> **What this task involves**:
Rewrite every line of the material below as a JSON array of strings, one string per line, skipping any blank lines.

> **Input records**:
----
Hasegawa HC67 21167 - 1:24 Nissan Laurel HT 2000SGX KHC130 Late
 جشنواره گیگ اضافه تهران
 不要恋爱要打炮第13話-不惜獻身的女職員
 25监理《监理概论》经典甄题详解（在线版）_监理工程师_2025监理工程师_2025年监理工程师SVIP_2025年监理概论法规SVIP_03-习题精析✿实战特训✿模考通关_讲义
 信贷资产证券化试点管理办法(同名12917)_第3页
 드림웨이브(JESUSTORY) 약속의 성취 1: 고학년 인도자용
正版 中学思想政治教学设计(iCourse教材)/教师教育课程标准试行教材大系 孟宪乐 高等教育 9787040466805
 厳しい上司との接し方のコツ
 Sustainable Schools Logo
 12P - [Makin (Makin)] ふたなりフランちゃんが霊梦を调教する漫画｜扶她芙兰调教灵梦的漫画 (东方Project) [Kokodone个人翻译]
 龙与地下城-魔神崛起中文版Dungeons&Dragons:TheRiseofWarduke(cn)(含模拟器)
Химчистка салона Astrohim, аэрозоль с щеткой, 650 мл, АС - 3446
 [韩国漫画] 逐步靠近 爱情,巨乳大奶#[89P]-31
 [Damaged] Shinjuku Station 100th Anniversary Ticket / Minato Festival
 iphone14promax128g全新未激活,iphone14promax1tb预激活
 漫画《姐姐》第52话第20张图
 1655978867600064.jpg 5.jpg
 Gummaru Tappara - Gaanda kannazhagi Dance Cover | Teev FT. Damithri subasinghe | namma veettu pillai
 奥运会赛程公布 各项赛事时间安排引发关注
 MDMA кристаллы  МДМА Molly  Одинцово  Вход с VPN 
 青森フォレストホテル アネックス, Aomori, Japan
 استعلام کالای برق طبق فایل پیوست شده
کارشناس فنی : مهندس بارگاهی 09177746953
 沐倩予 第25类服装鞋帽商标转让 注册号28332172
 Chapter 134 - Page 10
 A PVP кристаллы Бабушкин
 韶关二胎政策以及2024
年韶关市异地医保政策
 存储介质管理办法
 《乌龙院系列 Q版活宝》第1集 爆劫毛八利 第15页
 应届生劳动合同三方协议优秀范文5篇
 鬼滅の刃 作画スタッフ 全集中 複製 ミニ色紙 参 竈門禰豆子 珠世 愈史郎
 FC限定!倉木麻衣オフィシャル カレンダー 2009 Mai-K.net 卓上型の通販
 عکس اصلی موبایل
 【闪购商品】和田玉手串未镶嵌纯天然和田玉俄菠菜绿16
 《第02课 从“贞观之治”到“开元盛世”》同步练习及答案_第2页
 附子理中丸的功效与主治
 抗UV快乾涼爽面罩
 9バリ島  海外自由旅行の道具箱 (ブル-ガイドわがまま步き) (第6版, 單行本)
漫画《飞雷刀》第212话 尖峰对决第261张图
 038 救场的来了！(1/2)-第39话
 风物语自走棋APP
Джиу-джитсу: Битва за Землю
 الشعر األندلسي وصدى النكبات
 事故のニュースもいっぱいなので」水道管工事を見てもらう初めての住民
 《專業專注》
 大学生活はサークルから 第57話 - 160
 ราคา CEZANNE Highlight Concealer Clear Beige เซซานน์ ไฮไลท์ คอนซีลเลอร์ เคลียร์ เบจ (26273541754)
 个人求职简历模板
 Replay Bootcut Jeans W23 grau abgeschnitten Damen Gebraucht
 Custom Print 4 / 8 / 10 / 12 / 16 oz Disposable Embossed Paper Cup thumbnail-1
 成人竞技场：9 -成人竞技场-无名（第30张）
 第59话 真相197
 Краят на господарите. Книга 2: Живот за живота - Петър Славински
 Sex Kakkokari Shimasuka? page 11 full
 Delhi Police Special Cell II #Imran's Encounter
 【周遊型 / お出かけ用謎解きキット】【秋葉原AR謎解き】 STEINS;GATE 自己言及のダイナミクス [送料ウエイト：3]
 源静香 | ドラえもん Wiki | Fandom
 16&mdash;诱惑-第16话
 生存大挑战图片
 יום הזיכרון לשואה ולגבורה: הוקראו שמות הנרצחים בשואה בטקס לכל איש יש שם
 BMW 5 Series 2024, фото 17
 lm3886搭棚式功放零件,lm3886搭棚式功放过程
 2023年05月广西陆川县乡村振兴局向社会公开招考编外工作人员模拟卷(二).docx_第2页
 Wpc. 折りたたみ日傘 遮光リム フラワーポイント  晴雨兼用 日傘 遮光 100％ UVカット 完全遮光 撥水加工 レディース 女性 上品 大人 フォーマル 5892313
----
> **Expected output**:
[
  "Hasegawa HC67 21167 - 1:24 Nissan Laurel HT 2000SGX KHC130 Late",
  " جشنواره گیگ اضافه تهران",
  " 不要恋爱要打炮第13話-不惜獻身的女職員",
  " 25监理《监理概论》经典甄题详解（在线版）_监理工程师_2025监理工程师_2025年监理工程师SVIP_2025年监理概论法规SVIP_03-习题精析✿实战特训✿模考通关_讲义",
  " 信贷资产证券化试点管理办法(同名12917)_第3页",
  " 드림웨이브(JESUSTORY) 약속의 성취 1: 고학년 인도자용",
  "正版 中学思想政治教学设计(iCourse教材)/教师教育课程标准试行教材大系 孟宪乐 高等教育 9787040466805",
  " 厳しい上司との接し方のコツ",
  " Sustainable Schools Logo",
  " 12P - [Makin (Makin)] ふたなりフランちゃんが霊梦を调教する漫画｜扶她芙兰调教灵梦的漫画 (东方Project) [Kokodone个人翻译]",
  " 龙与地下城-魔神崛起中文版Dungeons&Dragons:TheRiseofWarduke(cn)(含模拟器)",
  "Химчистка салона Astrohim, аэрозоль с щеткой, 650 мл, АС - 3446",
  " [韩国漫画] 逐步靠近 爱情,巨乳大奶#[89P]-31",
  " [Damaged] Shinjuku Station 100th Anniversary Ticket / Minato Festival",
  " iphone14promax128g全新未激活,iphone14promax1tb预激活",
  " 漫画《姐姐》第52话第20张图",
  " 1655978867600064.jpg 5.jpg",
  " Gummaru Tappara - Gaanda kannazhagi Dance Cover | Teev FT. Damithri subasinghe | namma veettu pillai",
  " 奥运会赛程公布 各项赛事时间安排引发关注",
  " MDMA кристаллы  МДМА Molly  Одинцово  Вход с VPN ",
  " 青森フォレストホテル アネックス, Aomori, Japan",
  " استعلام کالای برق طبق فایل پیوست شده",
  "کارشناس فنی : مهندس بارگاهی 09177746953",
  " 沐倩予 第25类服装鞋帽商标转让 注册号28332172",
  " Chapter 134 - Page 10",
  " A PVP кристаллы Бабушкин",
  " 韶关二胎政策以及2024",
  "年韶关市异地医保政策",
  " 存储介质管理办法",
  " 《乌龙院系列 Q版活宝》第1集 爆劫毛八利 第15页",
  " 应届生劳动合同三方协议优秀范文5篇",
  " 鬼滅の刃 作画スタッフ 全集中 複製 ミニ色紙 参 竈門禰豆子 珠世 愈史郎",
  " FC限定!倉木麻衣オフィシャル カレンダー 2009 Mai-K.net 卓上型の通販",
  " عکس اصلی موبایل",
  " 【闪购商品】和田玉手串未镶嵌纯天然和田玉俄菠菜绿16",
  " 《第02课 从“贞观之治”到“开元盛世”》同步练习及答案_第2页",
  " 附子理中丸的功效与主治",
  " 抗UV快乾涼爽面罩",
  " 9バリ島  海外自由旅行の道具箱 (ブル-ガイドわがまま步き) (第6版, 單行本)",
  "漫画《飞雷刀》第212话 尖峰对决第261张图",
  " 038 救场的来了！(1/2)-第39话",
  " 风物语自走棋APP",
  "Джиу-джитсу: Битва за Землю",
  " الشعر األندلسي وصدى النكبات",
  " 事故のニュースもいっぱいなので」水道管工事を見てもらう初めての住民",
  " 《專業專注》",
  " 大学生活はサークルから 第57話 - 160",
  " ราคา CEZANNE Highlight Concealer Clear Beige เซซานน์ ไฮไลท์ คอนซีลเลอร์ เคลียร์ เบจ (26273541754)",
  " 个人求职简历模板",
  " Replay Bootcut Jeans W23 grau abgeschnitten Damen Gebraucht",
  " Custom Print 4 / 8 / 10 / 12 / 16 oz Disposable Embossed Paper Cup thumbnail-1",
  " 成人竞技场：9 -成人竞技场-无名（第30张）",
  " 第59话 真相197",
  " Краят на господарите. Книга 2: Живот за живота - Петър Славински",
  " Sex Kakkokari Shimasuka? page 11 full",
  " Delhi Police Special Cell II #Imran's Encounter",
  " 【周遊型 / お出かけ用謎解きキット】【秋葉原AR謎解き】 STEINS;GATE 自己言及のダイナミクス [送料ウエイト：3]",
  " 源静香 | ドラえもん Wiki | Fandom",
  " 16&mdash;诱惑-第16话",
  " 生存大挑战图片",
  " יום הזיכרון לשואה ולגבורה: הוקראו שמות הנרצחים בשואה בטקס לכל איש יש שם",
  " BMW 5 Series 2024, фото 17",
  " lm3886搭棚式功放零件,lm3886搭棚式功放过程",
  " 2023年05月广西陆川县乡村振兴局向社会公开招考编外工作人员模拟卷(二).docx_第2页",
  " Wpc. 折りたたみ日傘 遮光リム フラワーポイント  晴雨兼用 日傘 遮光 100％ UVカット 完全遮光 撥水加工 レディース 女性 上品 大人 フォーマル 5892313"
]